To wrap this up, I’ll ask a question that could as well have opened the interview: how and when did you first encounter AI? How do you see your art evolving?
My first encounter with AI was probably through James Cameron’s mega-blockbuster Terminator 2: Judgement Day (1991), a sci-fi film where Arnold Schwarzenegger plays a cyborg who travels back in time to prevent a malevolent artificial intelligence named Skynet from destroying humanity. One can only speculate that Skynet’s AI wanted to create a world of paperclips, but people kept getting in the way.
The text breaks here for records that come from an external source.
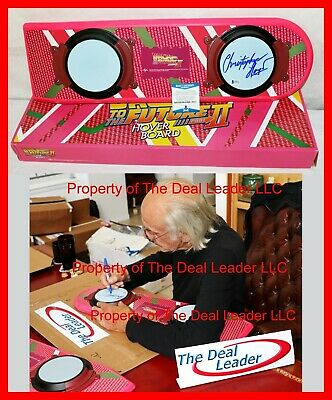 $ CDN363.62 • Buy 🔥 Christopher Lloyd Back To The Future 2 Doc Signed Hoverboard BAS Beckett PSA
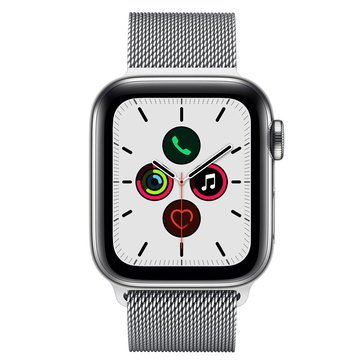 Apple Watch Series 5 (GPS & Cellular) Stainless Steel With Sport Band And AppleCare + Bundle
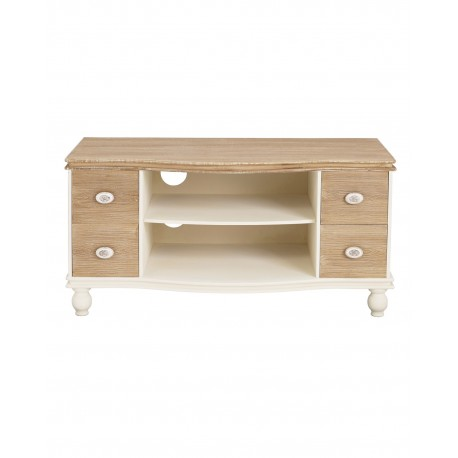 Juliette TV/ Media Unit, Self + 4 Drawers, Vintage Chic Style, Painted Finish, MDF And Solid Pine Wood
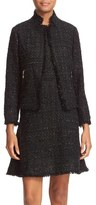 Kate Spade Shimmer Tweed Jacket
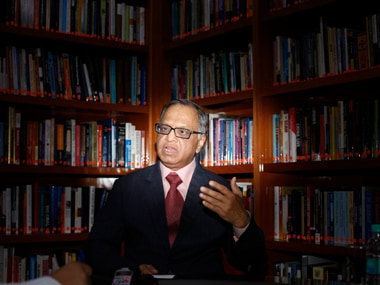 File image of NR Narayana Murthy. Reuters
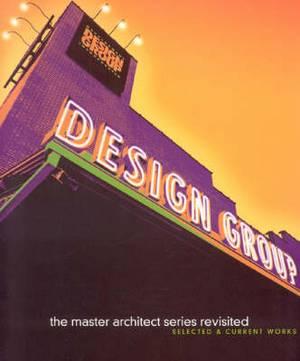 Development Design Group Inc: Revisited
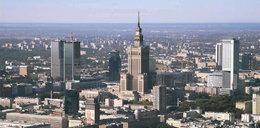 Najdroższe miejsca w najdroższym mieście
In terms of AI art, I began with DALL·E-Mini. DALL·E-Mini made the technology accessible and it felt like a significant technological breakthrough. When I started experimenting with it, I was trying to see how the machine would misinterpret my prompts and where the technology failed. I would provide it with impossible tasks or with prompts that were self-referential, attempting to turn the technology in on itself. For instance, if you used "an AI-generated face" as a prompt, you could see what the program thought an AI-generated face should look like which was seemly a series of distorted, blurry faces arrange in rows similar to those produced by DALL·E-Mini.
Since that time I have experimented with DALL·E 2, MidJourney, Stable Diffusion, and Disco Diffusion. For now, I have settled with Stable Diffusion since it is cheap (read: free), easy, and it regularly produces the type of errors I am seeking.